## What needs to be done
Reproduce the following material exactly, including every line.

## Dataset records
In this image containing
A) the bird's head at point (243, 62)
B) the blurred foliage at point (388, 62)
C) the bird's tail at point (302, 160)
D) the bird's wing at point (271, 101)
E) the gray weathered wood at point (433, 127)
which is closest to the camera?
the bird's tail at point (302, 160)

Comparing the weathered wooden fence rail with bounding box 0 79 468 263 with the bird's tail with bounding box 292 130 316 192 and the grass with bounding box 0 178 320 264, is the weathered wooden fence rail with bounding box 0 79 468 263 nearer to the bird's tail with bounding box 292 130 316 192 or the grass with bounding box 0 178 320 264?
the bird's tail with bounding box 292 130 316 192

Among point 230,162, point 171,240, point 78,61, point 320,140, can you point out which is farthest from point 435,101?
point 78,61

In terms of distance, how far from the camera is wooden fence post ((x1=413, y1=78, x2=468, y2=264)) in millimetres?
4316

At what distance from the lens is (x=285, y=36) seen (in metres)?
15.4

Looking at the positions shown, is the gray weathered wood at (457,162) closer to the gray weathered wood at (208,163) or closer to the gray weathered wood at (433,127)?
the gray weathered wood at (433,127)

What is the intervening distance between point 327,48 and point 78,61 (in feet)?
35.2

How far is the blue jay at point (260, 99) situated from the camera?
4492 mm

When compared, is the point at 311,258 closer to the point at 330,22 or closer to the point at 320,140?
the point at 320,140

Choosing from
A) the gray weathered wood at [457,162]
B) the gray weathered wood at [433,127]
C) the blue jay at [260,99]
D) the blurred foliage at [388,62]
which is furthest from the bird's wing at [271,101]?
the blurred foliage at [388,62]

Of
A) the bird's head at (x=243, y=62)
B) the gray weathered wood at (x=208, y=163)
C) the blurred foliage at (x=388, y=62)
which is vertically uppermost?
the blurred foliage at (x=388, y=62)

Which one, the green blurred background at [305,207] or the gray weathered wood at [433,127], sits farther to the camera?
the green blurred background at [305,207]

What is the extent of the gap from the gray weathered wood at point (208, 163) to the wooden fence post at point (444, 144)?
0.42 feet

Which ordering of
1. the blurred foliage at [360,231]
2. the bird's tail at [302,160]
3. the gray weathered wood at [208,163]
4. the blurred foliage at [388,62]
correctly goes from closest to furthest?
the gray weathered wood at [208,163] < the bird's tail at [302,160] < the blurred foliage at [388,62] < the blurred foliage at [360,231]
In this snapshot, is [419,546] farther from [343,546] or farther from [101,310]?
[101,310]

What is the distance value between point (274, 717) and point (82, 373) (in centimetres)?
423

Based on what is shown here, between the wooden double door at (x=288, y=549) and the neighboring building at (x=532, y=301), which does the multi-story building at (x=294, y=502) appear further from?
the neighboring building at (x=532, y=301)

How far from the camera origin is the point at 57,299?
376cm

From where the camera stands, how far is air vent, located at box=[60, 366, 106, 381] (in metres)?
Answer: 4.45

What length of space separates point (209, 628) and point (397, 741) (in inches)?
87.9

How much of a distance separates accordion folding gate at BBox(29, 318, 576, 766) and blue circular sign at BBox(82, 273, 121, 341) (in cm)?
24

## Task solution
In this image containing
A) the bird's head at point (243, 62)
B) the blurred foliage at point (388, 62)
C) the bird's tail at point (302, 160)
D) the bird's wing at point (271, 101)
E) the gray weathered wood at point (433, 127)
which is closest to the camera?
the bird's tail at point (302, 160)

Comparing the weathered wooden fence rail with bounding box 0 79 468 263 with the bird's tail with bounding box 292 130 316 192 and the grass with bounding box 0 178 320 264, is the weathered wooden fence rail with bounding box 0 79 468 263 nearer to the bird's tail with bounding box 292 130 316 192 or the grass with bounding box 0 178 320 264?
the bird's tail with bounding box 292 130 316 192

Among point 230,162, point 171,240, point 78,61, point 320,140, can you point out which is farthest from point 435,101?
point 78,61

In terms of distance, how far from the camera is wooden fence post ((x1=413, y1=78, x2=468, y2=264)) in millimetres?
4316

At what distance from the lens is (x=285, y=36) seen (in metres)?
15.4

Looking at the positions shown, is the gray weathered wood at (457,162) closer to the gray weathered wood at (208,163) or closer to the gray weathered wood at (433,127)?
the gray weathered wood at (433,127)

What is the intervening distance between point 327,48 and point 78,61 (in feet)?
35.2

How far is the blue jay at point (260, 99) situated from the camera?
4492 mm

When compared, is the point at 311,258 closer to the point at 330,22 or closer to the point at 320,140?
the point at 320,140

Choosing from
A) the gray weathered wood at [457,162]
B) the gray weathered wood at [433,127]
C) the blue jay at [260,99]
D) the blurred foliage at [388,62]
which is furthest from the bird's wing at [271,101]?
the blurred foliage at [388,62]

Of
A) the bird's head at (x=243, y=62)
B) the gray weathered wood at (x=208, y=163)
C) the blurred foliage at (x=388, y=62)
which is vertically uppermost?
the blurred foliage at (x=388, y=62)

Which one, the green blurred background at [305,207] or the gray weathered wood at [433,127], sits farther to the camera?
the green blurred background at [305,207]

What is the extent of the gap from the gray weathered wood at point (208, 163) to the wooden fence post at point (444, 144)?
0.42 feet

Which ordering of
1. the blurred foliage at [360,231]
2. the bird's tail at [302,160]
3. the gray weathered wood at [208,163]
4. the blurred foliage at [388,62]
correctly goes from closest to furthest?
the gray weathered wood at [208,163] < the bird's tail at [302,160] < the blurred foliage at [388,62] < the blurred foliage at [360,231]
In this snapshot, is [419,546] farther from [343,546] or farther from [101,310]?
[101,310]

What is the distance value between point (274, 717) and point (82, 373) (in centimetres)?
423

Based on what is shown here, between the wooden double door at (x=288, y=549) and the neighboring building at (x=532, y=301), which does the multi-story building at (x=294, y=502) appear further from?
the neighboring building at (x=532, y=301)

How far from the camera origin is the point at 57,299?
376cm

From where the camera stands, how far is air vent, located at box=[60, 366, 106, 381] (in metres)?
Answer: 4.45

What length of space separates point (209, 628) and point (397, 741) (in inches)?
87.9

How much of a distance separates accordion folding gate at BBox(29, 318, 576, 766) and blue circular sign at BBox(82, 273, 121, 341) (in cm)?
24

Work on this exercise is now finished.